Tuesday, May 1, 2007

Divide and conquer

While the Billings Gazette has its own report, the Great Falls Tribune gives a somewhat more detailed account of the proposed summit meeting in Billings between Democratic and Republican legislative leadership.

A few things jump out of the report:

1. While Rep. Mike Lange has taken a beating due to Epletive-gate, including baseless rumors (started by whom?) that he might be edged out of leadership, he is exactly right in insisting that the governor be involved in any talks and negotiations.

It is good that Speaker Sales is taking a more prominent role at this point -- listening to him on the final day of the session, one is reminded that the caricature of him painted by Democrats in the blogosphere is just that.

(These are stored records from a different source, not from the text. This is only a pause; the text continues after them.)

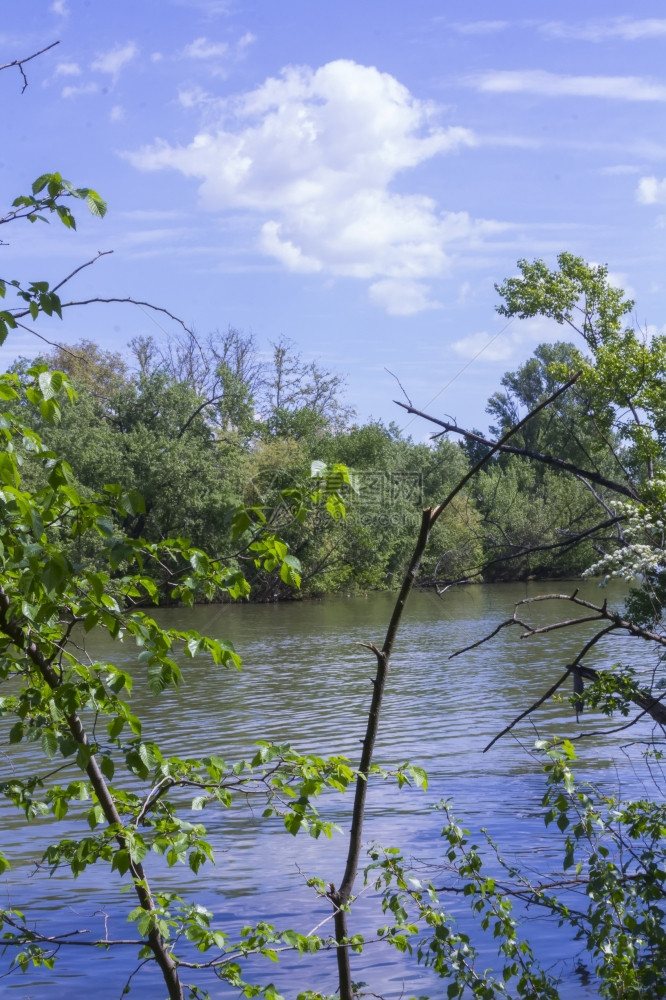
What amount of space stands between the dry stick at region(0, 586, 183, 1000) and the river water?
26 centimetres

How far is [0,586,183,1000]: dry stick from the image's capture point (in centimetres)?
259

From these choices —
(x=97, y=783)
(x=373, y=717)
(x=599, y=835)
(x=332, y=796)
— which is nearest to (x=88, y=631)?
(x=97, y=783)

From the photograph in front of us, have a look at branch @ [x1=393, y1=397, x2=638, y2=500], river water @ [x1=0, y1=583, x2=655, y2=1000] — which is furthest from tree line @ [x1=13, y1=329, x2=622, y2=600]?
branch @ [x1=393, y1=397, x2=638, y2=500]

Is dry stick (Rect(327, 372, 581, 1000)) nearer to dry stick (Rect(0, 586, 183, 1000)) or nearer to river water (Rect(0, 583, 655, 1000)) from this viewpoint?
dry stick (Rect(0, 586, 183, 1000))

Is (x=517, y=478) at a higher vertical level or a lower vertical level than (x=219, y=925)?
higher

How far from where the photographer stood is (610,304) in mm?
13703

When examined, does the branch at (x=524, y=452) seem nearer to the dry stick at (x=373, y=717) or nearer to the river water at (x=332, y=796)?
the dry stick at (x=373, y=717)

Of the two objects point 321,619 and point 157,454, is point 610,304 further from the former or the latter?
point 157,454

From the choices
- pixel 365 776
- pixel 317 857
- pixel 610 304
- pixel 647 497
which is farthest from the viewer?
pixel 610 304

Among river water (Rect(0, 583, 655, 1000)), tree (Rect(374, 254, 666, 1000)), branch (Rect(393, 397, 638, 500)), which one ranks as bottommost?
river water (Rect(0, 583, 655, 1000))

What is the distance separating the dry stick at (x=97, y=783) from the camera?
259cm

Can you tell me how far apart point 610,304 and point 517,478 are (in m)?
40.8

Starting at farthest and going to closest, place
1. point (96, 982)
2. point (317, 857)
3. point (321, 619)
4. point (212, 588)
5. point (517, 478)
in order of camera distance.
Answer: point (517, 478), point (321, 619), point (317, 857), point (96, 982), point (212, 588)

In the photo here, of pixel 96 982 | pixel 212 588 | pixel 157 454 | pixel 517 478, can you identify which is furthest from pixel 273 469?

Based on the timing of the collapse of negotiations between Sen. Stapleton and Sen. Cooney on the last day of the session while there were still many hours to work things out, one suspects that Sen. Cooney is not able to make the final deal in the Senate, so why pretend that he is? There is a third person along on this date, so he might as well sit up front with the other two.

2. The expected mind games are going full steam, attempting to plant ideas into Republicans' head that certain of their number are in secret negotiation with the governor. In fact, the governor's comments can only be interpreted as a thinly veiled implication that he is talking to nearly everyone except the leadership:

"I've been speaking to a lot of other folks. ... They're frustrated with their own (Republican) leadership."

Well, maybe, but not because we want them to sign off on everything Senate Democrats propose.

A less confident leadership would feel undermined by their own people if they believed it. After all of the party-line votes that Republicans have held together on, though, it is hard to be terribly worried about this kind of smoke and mirrors.

This is especially true since no Republican is going to gain anything politically by undermining his own party at this point. Above all, none of this is personal or nefarious -- Democrats are just playing politics, and we'd be surprised if they didn't. So no need to over-react.

3. Democrats cannot assume that they are going to get to start negotiations where they ended in Helena on the last day of the session. Republicans had essentially, as we have written before, given in on all of the spending increases that the Senate wanted -- at least on a one-time basis, and they had long ago agreed to go along with the $400 election-year "check in every pot" nonsense.

The details that should have been worked out (and by all accounts were being worked out) was the extent of the permanent across-the-board property tax relief that Democrats would agree to in return. Since this was the only Republican request, not to come up with it in some form would have been an admission that the Democrats were not interested in compromise. Senator Cooney is too astute and experienced as a legislator not to see this.

An abrupt end to the session makes sense only from the standpoint of a plan to play for all the Democratic marbles. Republicans had nothing to gain by not cutting a deal on the last day of the session.

But regardless of who pulled the plug on those final negotiations from the Democratic side, a step is rightly being taken back by the House Republicans on spending proposals, with Lange now going back to talking about significant spending restraints on the proposed corrections and revenue department budget increases, and even in the "present law adjustments" that involve increases for existing programs.

This is exactly right. Republicans had given in on the spending increases, but had done so with the proposal of getting some sort of long-term property tax relief in return. With Senate Democrats refusing to come to an agreement on that, Republicans are now right to go back to their original position of pushing for much-needed spending restraint.

Montanans know a little about horse-trading, and it doesn't mean settling on the price that the seller initially asks for. Once they see that the Democratic idea of compromise was to give nothing on spending and to give nothing on long-term tax relief, Montanans should start to get the picture.